__Exercise aim__
Look through the lines below, find those with the word "over", and copy them.

__Listed records__

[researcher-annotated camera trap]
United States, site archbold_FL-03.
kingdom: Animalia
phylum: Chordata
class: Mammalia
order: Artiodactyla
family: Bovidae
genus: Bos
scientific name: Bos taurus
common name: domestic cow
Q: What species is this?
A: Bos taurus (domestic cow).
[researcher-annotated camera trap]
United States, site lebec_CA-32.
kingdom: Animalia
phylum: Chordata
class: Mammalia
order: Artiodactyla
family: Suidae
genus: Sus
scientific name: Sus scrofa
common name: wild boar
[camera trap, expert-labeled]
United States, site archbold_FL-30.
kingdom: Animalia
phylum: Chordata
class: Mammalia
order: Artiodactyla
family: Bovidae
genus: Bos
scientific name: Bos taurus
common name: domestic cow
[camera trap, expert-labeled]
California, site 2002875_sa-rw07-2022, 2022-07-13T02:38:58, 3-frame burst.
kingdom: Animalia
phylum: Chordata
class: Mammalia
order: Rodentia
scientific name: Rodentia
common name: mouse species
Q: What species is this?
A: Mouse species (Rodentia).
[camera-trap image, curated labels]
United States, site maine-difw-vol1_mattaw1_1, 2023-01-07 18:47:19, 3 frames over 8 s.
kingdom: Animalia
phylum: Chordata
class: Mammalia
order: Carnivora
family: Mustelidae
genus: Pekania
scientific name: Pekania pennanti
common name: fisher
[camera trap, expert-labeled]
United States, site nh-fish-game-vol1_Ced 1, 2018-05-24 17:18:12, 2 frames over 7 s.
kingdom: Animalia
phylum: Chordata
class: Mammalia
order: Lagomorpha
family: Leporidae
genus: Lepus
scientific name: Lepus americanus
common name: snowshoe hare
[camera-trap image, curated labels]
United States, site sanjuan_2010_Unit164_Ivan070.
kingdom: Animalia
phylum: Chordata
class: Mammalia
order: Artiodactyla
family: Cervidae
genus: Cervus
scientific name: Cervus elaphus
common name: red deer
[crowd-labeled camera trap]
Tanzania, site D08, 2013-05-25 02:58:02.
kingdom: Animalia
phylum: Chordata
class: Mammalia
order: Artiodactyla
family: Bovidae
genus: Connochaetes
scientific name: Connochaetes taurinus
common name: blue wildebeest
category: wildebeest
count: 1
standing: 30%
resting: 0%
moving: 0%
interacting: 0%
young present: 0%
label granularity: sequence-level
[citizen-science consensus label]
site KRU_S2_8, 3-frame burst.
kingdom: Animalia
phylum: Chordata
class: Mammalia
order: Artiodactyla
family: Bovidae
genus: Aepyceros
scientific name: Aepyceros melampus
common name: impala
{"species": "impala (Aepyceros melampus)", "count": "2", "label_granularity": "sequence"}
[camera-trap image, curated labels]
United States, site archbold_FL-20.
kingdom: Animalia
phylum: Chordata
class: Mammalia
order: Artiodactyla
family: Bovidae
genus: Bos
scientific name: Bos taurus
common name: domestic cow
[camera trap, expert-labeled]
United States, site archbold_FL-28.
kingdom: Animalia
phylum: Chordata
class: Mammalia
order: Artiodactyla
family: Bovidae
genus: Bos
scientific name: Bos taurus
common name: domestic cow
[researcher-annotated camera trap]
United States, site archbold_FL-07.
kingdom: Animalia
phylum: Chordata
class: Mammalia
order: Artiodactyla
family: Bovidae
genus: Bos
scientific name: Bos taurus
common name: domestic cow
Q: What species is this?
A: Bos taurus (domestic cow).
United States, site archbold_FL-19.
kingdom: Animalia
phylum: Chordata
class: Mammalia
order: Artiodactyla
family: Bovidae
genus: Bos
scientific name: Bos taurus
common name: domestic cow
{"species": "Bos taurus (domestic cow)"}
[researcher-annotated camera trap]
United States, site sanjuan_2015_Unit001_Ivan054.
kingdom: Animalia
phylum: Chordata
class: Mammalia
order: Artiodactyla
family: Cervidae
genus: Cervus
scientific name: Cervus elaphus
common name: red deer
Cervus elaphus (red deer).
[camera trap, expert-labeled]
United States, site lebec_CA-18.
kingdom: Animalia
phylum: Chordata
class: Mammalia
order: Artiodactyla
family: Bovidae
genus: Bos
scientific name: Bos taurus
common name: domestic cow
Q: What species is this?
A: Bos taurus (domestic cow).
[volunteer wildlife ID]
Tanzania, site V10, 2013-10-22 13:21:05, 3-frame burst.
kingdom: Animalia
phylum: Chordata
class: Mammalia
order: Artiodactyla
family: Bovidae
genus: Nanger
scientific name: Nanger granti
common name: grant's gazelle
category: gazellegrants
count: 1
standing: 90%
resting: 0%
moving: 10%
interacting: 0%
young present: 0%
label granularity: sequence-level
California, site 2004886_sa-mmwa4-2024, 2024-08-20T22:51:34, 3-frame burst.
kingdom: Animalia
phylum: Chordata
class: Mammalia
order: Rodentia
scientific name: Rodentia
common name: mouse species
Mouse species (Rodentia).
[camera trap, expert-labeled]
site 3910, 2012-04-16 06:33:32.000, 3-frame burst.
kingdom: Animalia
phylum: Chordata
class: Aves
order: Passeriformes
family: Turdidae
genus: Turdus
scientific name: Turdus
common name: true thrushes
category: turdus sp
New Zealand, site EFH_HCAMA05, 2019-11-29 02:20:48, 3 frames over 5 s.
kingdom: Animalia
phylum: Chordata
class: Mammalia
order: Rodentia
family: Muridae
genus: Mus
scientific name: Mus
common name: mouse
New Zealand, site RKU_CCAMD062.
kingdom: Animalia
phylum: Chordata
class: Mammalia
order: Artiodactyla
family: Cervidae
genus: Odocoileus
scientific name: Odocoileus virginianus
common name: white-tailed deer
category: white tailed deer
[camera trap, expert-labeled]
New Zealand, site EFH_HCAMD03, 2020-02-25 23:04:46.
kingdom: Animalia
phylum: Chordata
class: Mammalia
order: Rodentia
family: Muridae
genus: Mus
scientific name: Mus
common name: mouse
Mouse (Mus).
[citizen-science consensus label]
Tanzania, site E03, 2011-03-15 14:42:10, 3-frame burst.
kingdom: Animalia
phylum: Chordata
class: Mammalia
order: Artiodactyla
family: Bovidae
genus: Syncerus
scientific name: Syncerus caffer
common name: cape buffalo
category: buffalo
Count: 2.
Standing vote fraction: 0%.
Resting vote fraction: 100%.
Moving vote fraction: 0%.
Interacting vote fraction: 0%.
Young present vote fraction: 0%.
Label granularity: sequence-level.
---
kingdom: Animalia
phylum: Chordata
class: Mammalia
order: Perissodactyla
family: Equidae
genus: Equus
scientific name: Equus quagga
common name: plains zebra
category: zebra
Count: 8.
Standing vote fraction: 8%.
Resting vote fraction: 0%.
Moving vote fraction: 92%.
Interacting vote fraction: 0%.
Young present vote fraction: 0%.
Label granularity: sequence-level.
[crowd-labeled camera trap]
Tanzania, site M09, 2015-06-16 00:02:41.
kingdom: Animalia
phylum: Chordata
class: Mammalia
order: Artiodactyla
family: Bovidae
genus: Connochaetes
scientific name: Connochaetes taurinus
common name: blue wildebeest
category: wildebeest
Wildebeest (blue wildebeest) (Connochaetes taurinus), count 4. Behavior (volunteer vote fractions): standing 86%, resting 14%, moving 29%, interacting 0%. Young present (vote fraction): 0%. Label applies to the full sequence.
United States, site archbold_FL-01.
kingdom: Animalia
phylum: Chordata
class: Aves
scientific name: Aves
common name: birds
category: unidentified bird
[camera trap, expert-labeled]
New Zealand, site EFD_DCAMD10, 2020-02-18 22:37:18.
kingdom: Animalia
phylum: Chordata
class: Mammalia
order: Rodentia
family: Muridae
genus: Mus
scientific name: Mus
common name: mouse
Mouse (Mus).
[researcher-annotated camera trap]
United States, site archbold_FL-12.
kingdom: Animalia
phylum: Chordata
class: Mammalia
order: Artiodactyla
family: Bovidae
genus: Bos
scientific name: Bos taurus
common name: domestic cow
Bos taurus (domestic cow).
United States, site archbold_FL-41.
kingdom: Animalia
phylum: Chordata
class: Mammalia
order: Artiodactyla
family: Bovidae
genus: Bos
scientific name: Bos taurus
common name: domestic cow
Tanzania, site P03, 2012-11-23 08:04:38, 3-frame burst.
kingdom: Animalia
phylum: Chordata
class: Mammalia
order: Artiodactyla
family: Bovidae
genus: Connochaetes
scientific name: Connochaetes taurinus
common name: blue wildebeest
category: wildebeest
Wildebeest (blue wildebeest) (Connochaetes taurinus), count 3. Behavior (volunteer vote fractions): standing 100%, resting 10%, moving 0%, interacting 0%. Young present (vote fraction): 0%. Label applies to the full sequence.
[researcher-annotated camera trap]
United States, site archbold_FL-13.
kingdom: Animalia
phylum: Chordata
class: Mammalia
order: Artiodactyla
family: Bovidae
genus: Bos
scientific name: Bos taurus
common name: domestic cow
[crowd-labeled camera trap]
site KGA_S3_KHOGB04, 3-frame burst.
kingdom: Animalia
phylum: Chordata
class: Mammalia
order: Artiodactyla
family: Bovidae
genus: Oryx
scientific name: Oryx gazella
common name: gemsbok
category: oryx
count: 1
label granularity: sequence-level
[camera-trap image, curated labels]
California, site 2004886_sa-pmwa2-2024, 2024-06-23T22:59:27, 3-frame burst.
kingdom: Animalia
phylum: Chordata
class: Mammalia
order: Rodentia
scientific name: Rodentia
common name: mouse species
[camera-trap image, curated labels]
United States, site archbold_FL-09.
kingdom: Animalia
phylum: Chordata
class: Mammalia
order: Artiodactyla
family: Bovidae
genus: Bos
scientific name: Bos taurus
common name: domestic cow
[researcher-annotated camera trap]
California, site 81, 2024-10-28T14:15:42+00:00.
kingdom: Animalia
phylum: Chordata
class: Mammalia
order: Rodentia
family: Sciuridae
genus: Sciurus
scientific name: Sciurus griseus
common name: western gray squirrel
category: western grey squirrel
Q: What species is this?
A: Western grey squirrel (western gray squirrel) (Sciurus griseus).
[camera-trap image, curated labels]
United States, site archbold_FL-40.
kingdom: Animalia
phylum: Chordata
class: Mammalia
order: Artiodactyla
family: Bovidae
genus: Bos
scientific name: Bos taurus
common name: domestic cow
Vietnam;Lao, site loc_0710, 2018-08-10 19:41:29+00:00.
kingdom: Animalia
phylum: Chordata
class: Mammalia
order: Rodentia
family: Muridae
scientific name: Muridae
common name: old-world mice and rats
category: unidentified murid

__Answer to this exercise__
United States, site maine-difw-vol1_mattaw1_1, 2023-01-07 18:47:19, 3 frames over 8 s.
United States, site nh-fish-game-vol1_Ced 1, 2018-05-24 17:18:12, 2 frames over 7 s.
New Zealand, site EFH_HCAMA05, 2019-11-29 02:20:48, 3 frames over 5 s.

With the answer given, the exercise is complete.